═══ TEXT SEGMENT ═══

Political Strategy for a Permanent Democratic Majority

Obama’s Berlin Speech

Well, Barack Obama’s delivered his much-awaited speech in Berlin, to a crowd of about 200,000, many of whom were waving, not burning, American flags.
You can see the video and read the transcript, here.
Reactions are slow to trickle in, but outside Republican ranks, look to be very positive. It appears (as Chris Cilizza of the Washington Post seems to suggest at length) that Obama took a complicated and inherently risky situation and navigated it well. It was a huge crowd, but Obama did little to whip it into a frenzy. He alluded frequently to big changes in U.S. policy, but did that lightly, and coupled it with direct challenges to Europeans on issues ranging from Iran to Darfur to Zimbabwe to Afghanistan, and to anti-Americanism itself. The whole speech echoed his basic campaign thematics, but sounded relevant to the site and the occasion. And by tying the whole speech to the Berlin Airlift of sixty years ago, Obama kept the audience focused on the absolute high point in post-World War II U.S.-German relations.
It didn’t hurt, either, that Obama worked in very explicit references to his love for America.
We’ll see as it plays out, but early indications are quite good.

One comment on “Obama’s Berlin Speech

  1. sporcupine on

    That was a speech from a man devoted his country’s values and its power, its challenges and its duty to lead. We’ve learned to assume those can’t all go together.
    I thought I heard a quietness in the crowd. It was as though the German left had come to hear a denunciation of Bush and got praise of Truman-and-air-power. Meanwhile the German right stayed home because they didn’t expect the anti-communist, anti-terrorist determination.
    As the American commentariat gears up, something similar may be happening. Do Democrats speak of destiny? Do Republicans listen when they do? The important words of the speech don’t fit within the imaginary fences of our politics.
    We’ve learned that it works another way. Someone who mentions values wants to pull back on military strength. Some one who thinks America must lead wants mainly to address dangers, not push forward for liberty. Someone who recognizes the challenges thinks they mean we can no longer afford to lead.
    I’m quietly sure, though, that FDR and JFK would have applauded loud and long beside their radios. Obama’s take may be uncommon, but it’s what they both taught us and it’s historically sound. Let us all nod firmly and get to work on the international agenda laid out before us today in Berlin.

═══

▸ **ACTIONS TO TAKE**
A: In the Berlin speech post, reproduce verbatim the passage starting at "1. sporcupine on" and ending at "of our politics.".
B: Answer these questions from the Berlin speech post:
(i) About how many people were in the crowd for the speech?
(ii) To what event of sixty years ago did Obama tie the whole speech?
(iii) Which two past presidents does the commenter say would have applauded the speech?

═══ SUPPLIED MATERIAL ═══

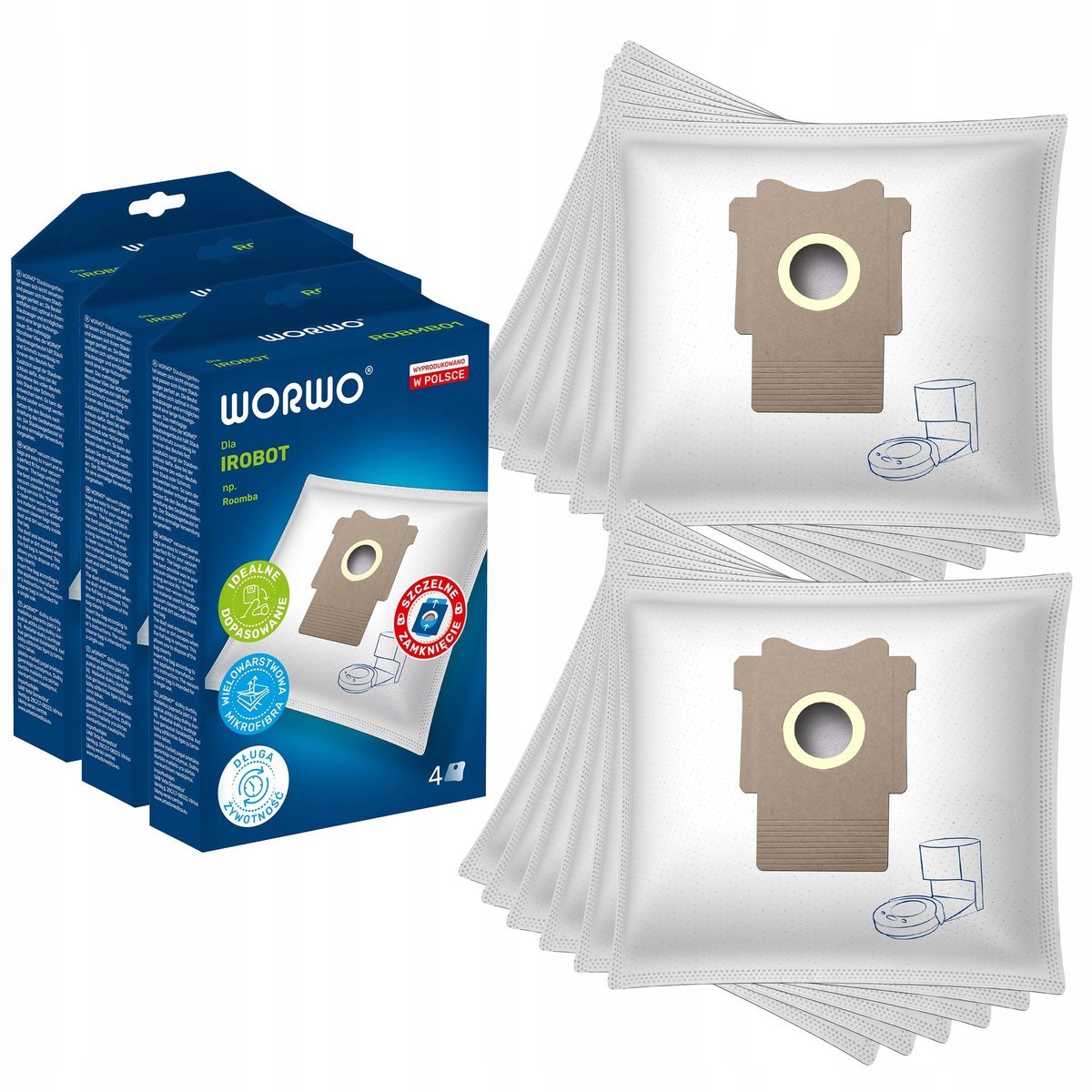 12x Worki WORWO do odkurzacza iRobot Roomba CleanBase i3+ i4+ i7+ j7+ s9+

═══

▸ **OUTPUTS IN ORDER**
A:
1. sporcupine on

    That was a speech from a man devoted his country’s values and its power, its challenges and its duty to lead. We’ve learned to assume those can’t all go together.
    I thought I heard a quietness in the crowd. It was as though the German left had come to hear a denunciation of Bush and got praise of Truman-and-air-power. Meanwhile the German right stayed home because they didn’t expect the anti-communist, anti-terrorist determination.
    As the American commentariat gears up, something similar may be happening. Do Democrats speak of destiny? Do Republicans listen when they do? The important words of the speech don’t fit within the imaginary fences of our politics.

B:
(i) About 200,000.
(ii) The Berlin Airlift.
(iii) FDR and JFK.